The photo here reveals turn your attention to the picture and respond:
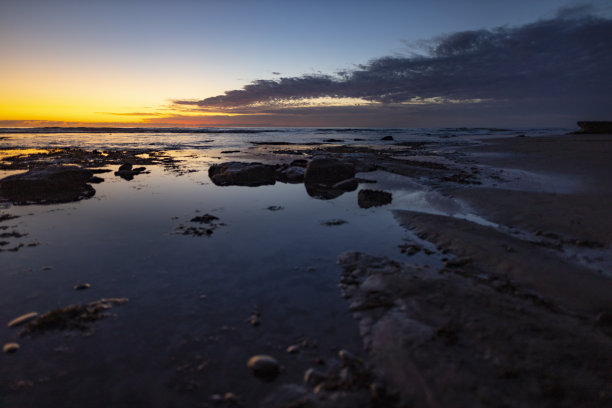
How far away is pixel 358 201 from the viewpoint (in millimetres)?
10180

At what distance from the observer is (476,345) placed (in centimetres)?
324

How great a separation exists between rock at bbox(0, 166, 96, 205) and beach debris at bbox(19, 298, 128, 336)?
7757mm

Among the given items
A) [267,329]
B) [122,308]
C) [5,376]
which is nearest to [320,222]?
[267,329]

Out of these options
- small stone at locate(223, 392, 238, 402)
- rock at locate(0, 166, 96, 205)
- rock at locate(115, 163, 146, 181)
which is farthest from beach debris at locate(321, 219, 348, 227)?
rock at locate(115, 163, 146, 181)

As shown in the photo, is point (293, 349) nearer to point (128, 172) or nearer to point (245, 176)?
point (245, 176)

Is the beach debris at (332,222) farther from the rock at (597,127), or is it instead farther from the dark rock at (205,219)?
the rock at (597,127)

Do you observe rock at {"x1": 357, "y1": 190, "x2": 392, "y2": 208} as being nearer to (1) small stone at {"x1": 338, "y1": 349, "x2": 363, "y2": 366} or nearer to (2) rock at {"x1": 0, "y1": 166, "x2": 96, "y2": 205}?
(1) small stone at {"x1": 338, "y1": 349, "x2": 363, "y2": 366}

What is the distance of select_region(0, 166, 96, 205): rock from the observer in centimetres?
996

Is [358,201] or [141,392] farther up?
[358,201]

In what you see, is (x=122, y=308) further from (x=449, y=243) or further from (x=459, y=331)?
(x=449, y=243)

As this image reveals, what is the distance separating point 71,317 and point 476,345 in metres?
4.99

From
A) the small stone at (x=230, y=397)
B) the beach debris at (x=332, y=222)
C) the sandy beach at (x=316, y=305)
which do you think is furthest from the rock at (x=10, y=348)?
the beach debris at (x=332, y=222)

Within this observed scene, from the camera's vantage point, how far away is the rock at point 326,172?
14.1 meters

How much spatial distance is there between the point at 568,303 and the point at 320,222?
517 centimetres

* Work to do
Can you rescale the records from the line with "Within this observed" up to and including the last line of the records, repeating every line, requests included, but multiplying each distance in the answers by 1.05 and rounding it to the same number of decimal places it had, with halves rounded up?

* Solution for this problem
Within this observed scene, from the camera's vantage point, how far away is the rock at point 326,172?
14.8 meters

How much spatial distance is there between the point at 568,303 and the point at 320,222?
543 centimetres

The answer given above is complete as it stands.